Like the idea of the store and have my eye on the USB headphones perhaps but the big banner ad on the right hand side of the new postings takes the real estate where the forum the new posting is in used to be. I would rather see the forum the posting is in then the banner ad


----------



## supasta (May 6, 2006)

Adblock.


----------



## David Bott (Jan 1, 1999)

Thanks for the comment on the store. 

OPPS! I had turned off that row when I was working on the site changes. I have turned it back on. I will also be making some other changes when I have time. Like removing the VIEWS row for it really is not needed and will save space. 

Need the ad, need to support the site somehow. 

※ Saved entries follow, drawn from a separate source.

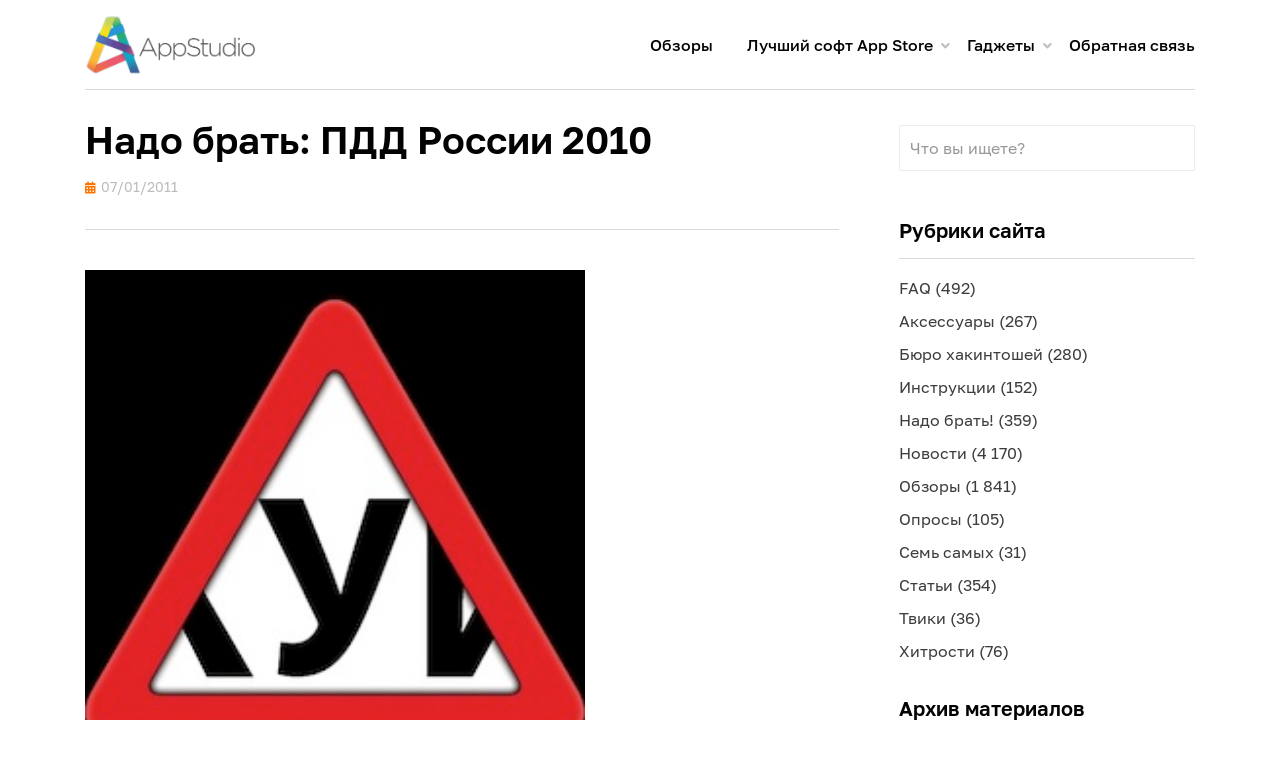

--- FILE ---
content_type: text/css
request_url: https://appstudio.org/wp-content/plugins/download-button-shortcode/css/downloadbutton.css?ver=99.3
body_size: 267
content:
@CHARSET "UTF-8";

#downloadbutton {max-width:500px; background:#e4e4e4; text-align:center; margin:0 auto 20px !important; padding:15px;}
#downloadbutton:hover {background:#ff7400;}
#downloadbutton a {width:100%; height:100%; display:block; text-decoration:none;}
#downloadbutton a:hover {color:#ffffff;}
#downloadbutton a span {font-family: "GolosDemi", Arial; color:#444; font-size:23px; display:block; line-height: 1.2;}
#downloadbutton a em {font-family: "Golos", Arial; color:#444; font-size:13px; font-style:normal; display:block; line-height: 1.5;}
#downloadbutton:hover a span {color:#ffffff;}
#downloadbutton:hover a em {color:#ffffff;}
.dluttonright {float:right;}
.dlbuttonleft {float:left;}
.dlbuttoncenter {margin:0 auto;}
.dlbutton-floatreset {clear:both;}

--- FILE ---
content_type: application/javascript
request_url: https://appstudio.org/wp-content/plugins/cardoza-ajax-search/cardoza_ajax_search.js?ver=5.5.3
body_size: 70
content:
function do_search_js(search_string){
	jQuery.post(the_ajax_script.ajaxurl,jQuery('#search_form').serialize(),
		function(response_from_the_search_function){
			jQuery("#search_result").html(response_from_the_search_function);	
		}
	);
}


Thanks again for letting me know.


----------



## ZeoTiVo (Jan 2, 2004)

Cool. Glad to see that back. I agree on turning the views off as I do not use that info much, but the page looks good like it is now as well.


----------



## David Bott (Jan 1, 1999)

Just need to fin some time to remove that row. 

Take care.


----------



## KenDC (Jun 18, 2001)

Thanks for putting the short cut to the main forum back on the main page!

BTW, in IE, in the top right corner the "free shipping over $100", is getting chopped off on the left side. Meaning the "Shop the TC Store!" overrides it.


----------



## David Bott (Jan 1, 1999)

Funny, in FireFox it is reverse! The Free Ship goes over the text based on browser window size.

Thanks for letting me know Ken!


----------



## KenDC (Jun 18, 2001)

Seem to be fixed now, David.


----------



## David Bott (Jan 1, 1999)

LOL...Yes, removed the FREE SHIPPING graphic.


----------